--- Extracted data Enclosed Below ---
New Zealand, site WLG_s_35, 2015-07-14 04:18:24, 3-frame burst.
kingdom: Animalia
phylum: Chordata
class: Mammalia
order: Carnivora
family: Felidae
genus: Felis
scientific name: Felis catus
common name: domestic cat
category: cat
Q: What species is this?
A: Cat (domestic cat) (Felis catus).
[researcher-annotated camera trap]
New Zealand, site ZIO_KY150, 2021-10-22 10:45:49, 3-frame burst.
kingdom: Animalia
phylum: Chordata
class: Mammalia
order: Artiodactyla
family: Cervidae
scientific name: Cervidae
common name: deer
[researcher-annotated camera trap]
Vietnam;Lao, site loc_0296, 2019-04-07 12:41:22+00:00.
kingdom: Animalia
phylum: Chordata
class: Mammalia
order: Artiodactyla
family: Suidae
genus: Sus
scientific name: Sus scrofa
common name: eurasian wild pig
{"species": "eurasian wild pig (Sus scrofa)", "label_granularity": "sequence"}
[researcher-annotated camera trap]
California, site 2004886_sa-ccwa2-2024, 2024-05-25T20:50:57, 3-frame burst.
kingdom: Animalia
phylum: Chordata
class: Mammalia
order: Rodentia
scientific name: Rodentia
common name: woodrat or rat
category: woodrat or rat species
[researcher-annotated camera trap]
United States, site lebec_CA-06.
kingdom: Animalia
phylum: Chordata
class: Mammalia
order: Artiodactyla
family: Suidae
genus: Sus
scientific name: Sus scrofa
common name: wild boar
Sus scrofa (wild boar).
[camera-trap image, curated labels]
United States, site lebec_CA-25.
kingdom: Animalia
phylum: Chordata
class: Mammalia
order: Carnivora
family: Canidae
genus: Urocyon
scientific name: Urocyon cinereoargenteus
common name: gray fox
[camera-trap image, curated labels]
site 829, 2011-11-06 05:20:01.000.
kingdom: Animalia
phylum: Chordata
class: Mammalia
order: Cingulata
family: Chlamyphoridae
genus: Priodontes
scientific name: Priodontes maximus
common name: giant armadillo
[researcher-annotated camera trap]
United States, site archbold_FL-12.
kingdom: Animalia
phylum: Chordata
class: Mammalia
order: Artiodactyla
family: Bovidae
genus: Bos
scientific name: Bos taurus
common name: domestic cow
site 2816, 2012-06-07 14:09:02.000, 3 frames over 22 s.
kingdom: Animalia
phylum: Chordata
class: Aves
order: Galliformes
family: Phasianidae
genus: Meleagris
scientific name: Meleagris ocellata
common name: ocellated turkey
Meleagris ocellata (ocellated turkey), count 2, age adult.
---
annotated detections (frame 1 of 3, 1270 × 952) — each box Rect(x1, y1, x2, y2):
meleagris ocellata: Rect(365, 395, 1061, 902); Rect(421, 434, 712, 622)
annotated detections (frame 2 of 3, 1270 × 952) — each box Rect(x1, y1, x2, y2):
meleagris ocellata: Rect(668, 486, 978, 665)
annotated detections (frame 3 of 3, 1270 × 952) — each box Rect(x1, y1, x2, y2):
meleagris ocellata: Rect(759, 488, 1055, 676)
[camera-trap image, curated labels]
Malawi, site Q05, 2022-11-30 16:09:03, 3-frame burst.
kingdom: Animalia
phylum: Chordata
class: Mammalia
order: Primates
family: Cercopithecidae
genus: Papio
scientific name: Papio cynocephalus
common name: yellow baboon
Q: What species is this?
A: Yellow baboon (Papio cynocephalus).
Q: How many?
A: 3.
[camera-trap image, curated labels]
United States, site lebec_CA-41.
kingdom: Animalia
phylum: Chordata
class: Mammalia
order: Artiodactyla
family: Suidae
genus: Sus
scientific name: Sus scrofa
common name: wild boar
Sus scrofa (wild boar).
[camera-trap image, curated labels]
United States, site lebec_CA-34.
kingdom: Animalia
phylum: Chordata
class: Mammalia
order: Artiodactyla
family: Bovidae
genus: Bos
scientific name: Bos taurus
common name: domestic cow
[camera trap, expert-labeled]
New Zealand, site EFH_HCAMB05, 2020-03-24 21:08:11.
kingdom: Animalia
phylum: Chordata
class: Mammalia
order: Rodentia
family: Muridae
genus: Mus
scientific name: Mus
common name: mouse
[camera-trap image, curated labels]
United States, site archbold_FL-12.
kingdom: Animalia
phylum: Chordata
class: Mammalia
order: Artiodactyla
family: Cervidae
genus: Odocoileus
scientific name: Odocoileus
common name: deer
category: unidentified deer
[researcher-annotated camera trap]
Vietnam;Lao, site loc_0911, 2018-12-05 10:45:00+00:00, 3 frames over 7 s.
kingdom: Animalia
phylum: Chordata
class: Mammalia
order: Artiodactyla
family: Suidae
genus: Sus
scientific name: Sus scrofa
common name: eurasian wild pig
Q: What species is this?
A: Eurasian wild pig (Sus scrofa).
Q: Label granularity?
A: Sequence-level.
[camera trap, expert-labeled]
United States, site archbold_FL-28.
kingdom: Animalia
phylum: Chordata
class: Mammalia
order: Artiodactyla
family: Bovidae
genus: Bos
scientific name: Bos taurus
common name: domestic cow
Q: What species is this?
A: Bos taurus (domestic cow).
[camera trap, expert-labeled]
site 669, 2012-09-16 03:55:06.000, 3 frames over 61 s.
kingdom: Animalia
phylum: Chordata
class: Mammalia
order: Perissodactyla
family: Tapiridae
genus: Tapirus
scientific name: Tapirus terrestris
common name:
--- End of Enclosed Extracted data ---
- _Activity_
Check each line of the material for the string "burst", then state how many lines have it and nothing more.

- _Exercise output_
4